◆ **Activity list**:
[a] Repeat the passage on railroad influence over the executive department word for word, between "ment directors without" and "to be considered.", inclusive.
[b] Using the passage on railroad influence over the executive department, say whether each statement agrees with it: (i) the government directors were appointed by the president; (ii) the government directors were allowed to hold stock in the roads; (iii) the government directors' reports were to go to the secretary of war. Answer yes or no for each and quote the words that decide it.
[c] Resume the passage on railroad influence over the executive department, picking up right after its final sentence.

◆ **Source extract**:

⟨

THE TRAIL OF THE SERPENT" IN THE INTERIOR DEPARTMENT.

W

E have attempted to show the controlling influence of railroad corporations over the legislative department of the government, and its effect upon the people, without following it through all its various forms, our object being to present what we deemed sufficient evidence to direct the public mind to the great and growing evils resulting from this influence. We now desire to refer to the influence of these corporations over the executive department of the government.

The administration of the laws being confided to the executive department of the government, their impartial and honest administration is of the greatest importance to the people. Congress, without the constitutional right, having granted charters and made large grants of lands and bonds to railroad companies, it became necessary that the executive department should have some kind of supervision over the companies. In the issuing of bonds and certificates for land grants; the transportation of mails, troops, etc.; the appointment of government directors, inspectors, and engineers; the transmission of telegraphic dispatches, and respecting many other matters connected with these corporations, special duties were imposed upon the president and members of his cabinet. The government directors, under the statute, had a place on all business committees of the Union Pacific railroad company. They were government officers, appointed by the president, and were to report from time to time upon the progress of the work and condition of the roads. They were prohibited from holding stock or being personally interested in the roads. Their reports were to be made to the secretary of the interior. If these government directors had faithfully performed the duties laid

upon them by the law, the contract of the directors of the railroad company with the Credit Mobilier company could not have taken place without their knowledge, which fact should at once have been communicated to the secretary of the interior. Nor could the directors of the railroad have organized themselves into a Credit Mobilier company and contracted with themselves to rob the government and defraud the people without the knowledge of the government directors. And, unless we concede that they were totally unfit for the discharge of the duties imposed upon them by statute-"more sinned against than sinning "— we must conclude that they had full knowledge of all the abuses being practiced by the railroad companies, and failed to discharge their official duties. The national reputation these government directors had achieved in the halls of congress and elsewhere precludes the idea of their being ignorant of what they should have known, and we are forced to conclude that they had this guilty knowledge of the frauds being perpetrated upon the government and the people. Their action in the premises can only be explained on the ground that they were subject to the same railroad influences which have controlled congress and state legislatures. If their action was not governed by corrupt motives and pecuniary considerations, that persuasive influence which emanates from these corporations blinded their minds and warped their judgments to such an extent as to induce them to wink at the frauds of the companies in the construction of their roads and the prosecution of the business connected therewith. Recent investigations show that some of those directors were controlled in their actions by pecuniary considerations; that these corporations have been able to purchase the influence of the men selected by the president to protect the public interest, and that, by reason of such purchase, the sum of $16,000 per mile, in government bonds, has been duplicated on fifty-eight miles of the Pacific road. Other abuses, such as the defective construction of the roads, unlawful payment by the government of engineering expenses, dishonest returns of the cost of the roads, and other minor but important abuses of the privileges granted to these companies, were permitted by these govern

ment directors without objection-showing, beyond all reasonable doubt, that their duties, prescribed by acts of congress, were of secondary importance when the interests of the corporations or of these government directors were to be considered.

⟩

◆ **Data segment**:
⟨

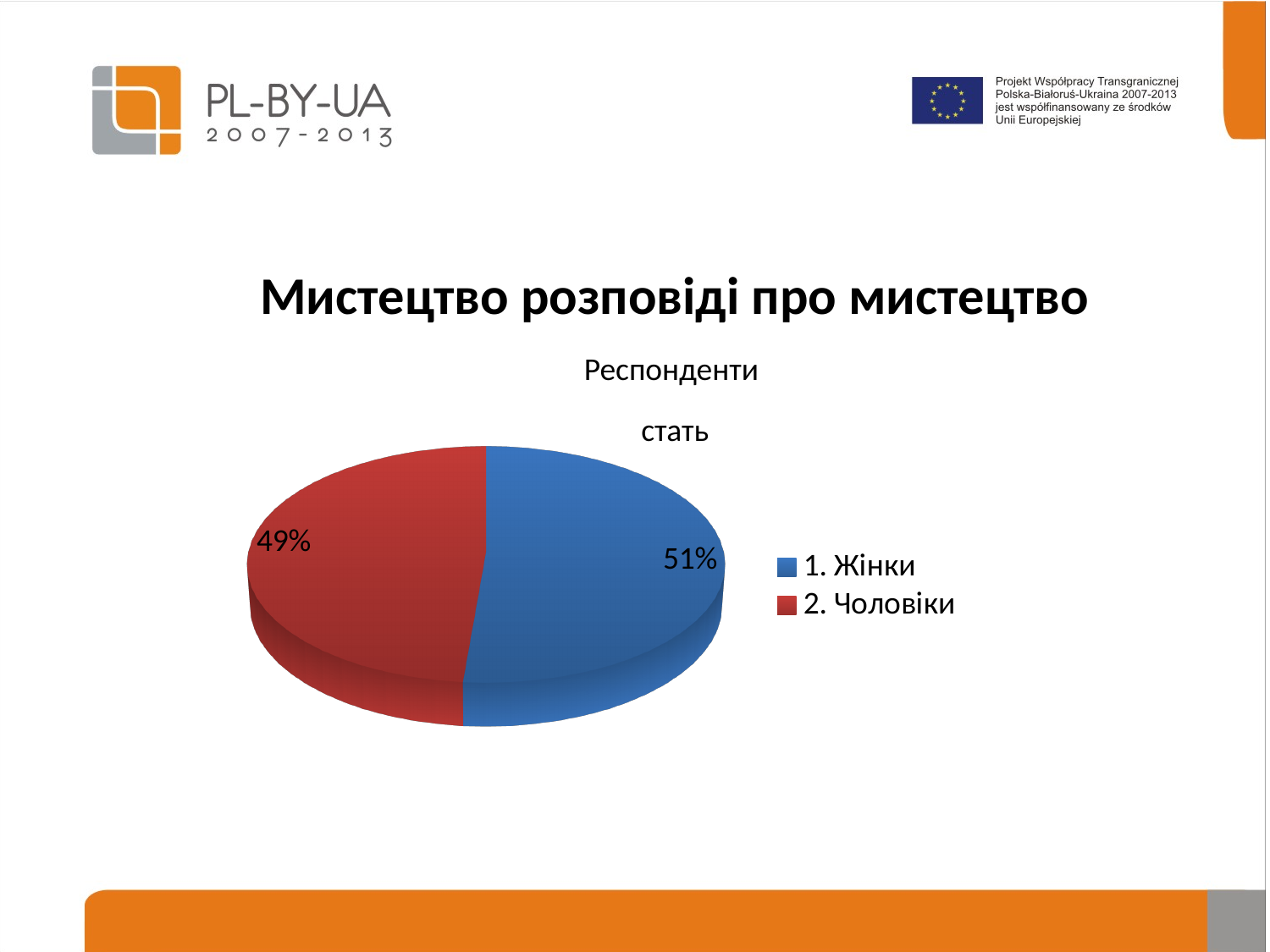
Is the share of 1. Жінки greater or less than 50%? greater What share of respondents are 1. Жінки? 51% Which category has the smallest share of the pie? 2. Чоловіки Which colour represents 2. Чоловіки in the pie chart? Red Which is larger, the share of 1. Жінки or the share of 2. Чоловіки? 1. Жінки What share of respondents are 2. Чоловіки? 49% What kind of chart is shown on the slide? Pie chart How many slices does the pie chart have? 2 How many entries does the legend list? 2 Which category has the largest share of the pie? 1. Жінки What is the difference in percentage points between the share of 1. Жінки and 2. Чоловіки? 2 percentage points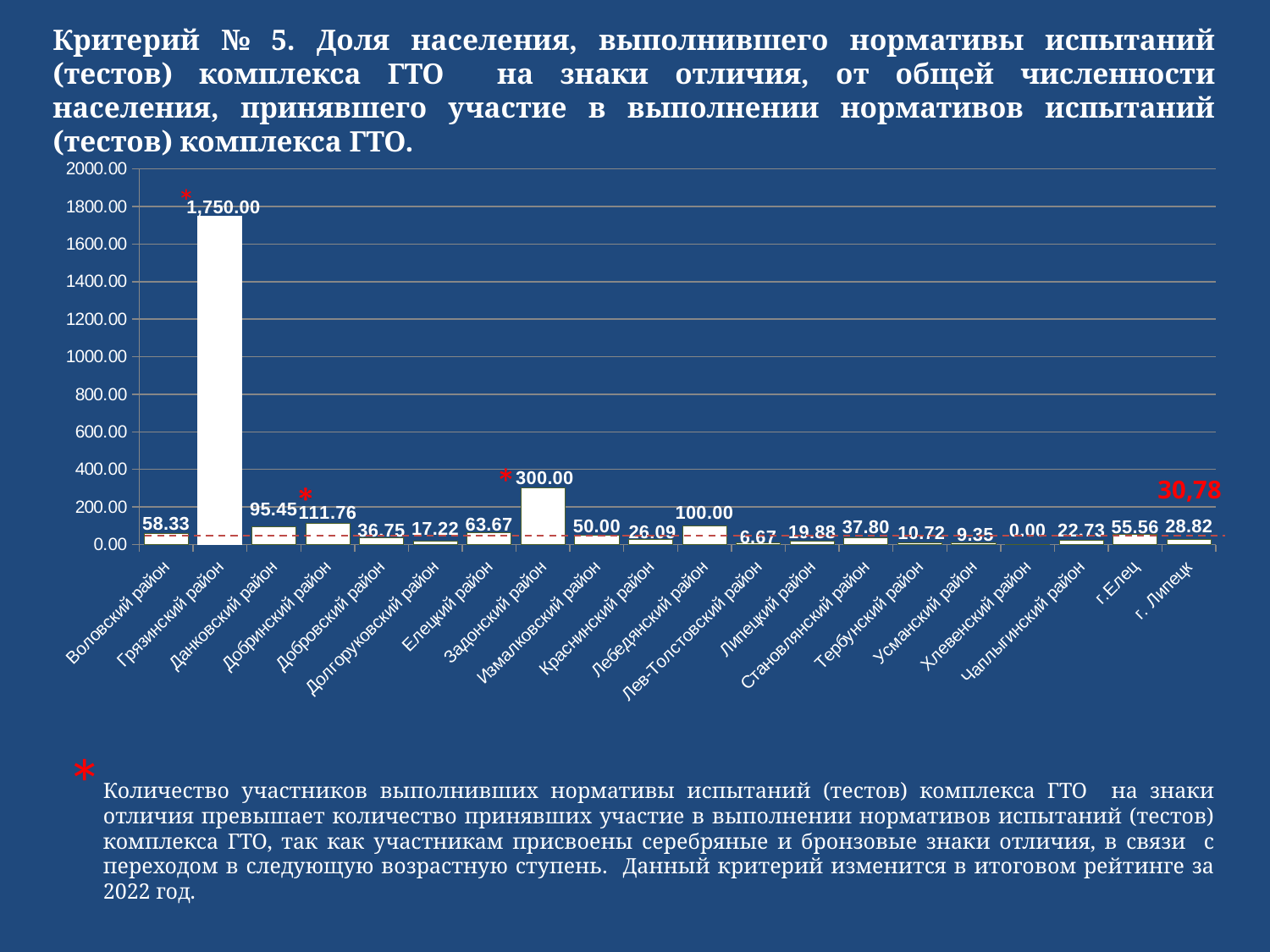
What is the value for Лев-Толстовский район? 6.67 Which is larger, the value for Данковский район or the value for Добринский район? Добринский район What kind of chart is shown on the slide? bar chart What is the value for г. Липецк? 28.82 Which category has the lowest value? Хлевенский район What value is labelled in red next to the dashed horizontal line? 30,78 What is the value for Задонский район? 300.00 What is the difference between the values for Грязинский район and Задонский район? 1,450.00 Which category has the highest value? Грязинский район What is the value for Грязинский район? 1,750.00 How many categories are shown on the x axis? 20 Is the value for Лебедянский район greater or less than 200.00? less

⟩

◆ **Results for the exercise**:
[a]
ment directors without objection-showing, beyond all reasonable doubt, that their duties, prescribed by acts of congress, were of secondary importance when the interests of the corporations or of these government directors were to be considered.

[b]
(i) Yes: "They were government officers, appointed by the president"
(ii) No: "They were prohibited from holding stock or being personally interested in the roads."
(iii) No: "Their reports were to be made to the secretary of the interior."

[c]
While the reckless and dishonest transactions of the company directors were such as to call out a protest from an honest engineer employed on the road, prompting him to resign his position as chief engineer rather than be a party to fraud and scandal, these government directors seem to have remained silent and inactive. A contract had been entered into with a man by the name of Hoxie, who had neither personal means nor position to command any considerable amount of capital, for the construction of a portion of the Union Pacific road. While this contract did not possess all the pecularities of the contract with the Credit Mobilier, it was such an outrage upon right and justice as to elicit from the chief engineer, Peter A. Dey, the following letter, addressed to General John A. Dix, after having tendered his resignation as chief engineer of the Union Pacific road to General Dix, who was then president of the company. Mr. Dey says:

I look

"My views of the Pacific railroad are peculiar. upon its managers as trustees of the bounty of congress. I cannot willingly see them take a step in the incipiency of the project that will, I believe, if followed out, swell the cost of construction so much that by the time the work reaches the mountains the representative capital will be accumulated so much that at the very time when the company will have need for all its resources, of capital as well as of credit, its securities will not be negotiable in the market. From my very boyhood I have associated Mr. Cisco and yourself with Mr. Bronson and Mr. Flagg, men whose integrity, purity, and singleness of purpose have made them marked men in the generation in which they lived. Of course my opinion remains unchanged. You are, doubtless, uninformed how disproportionate the amount to be paid is to the work contracted for. I need not expatiate upon the sincerity of my course, when you reflect

upon the fact that I have resigned the best position in my profession this country has ever offered to any man.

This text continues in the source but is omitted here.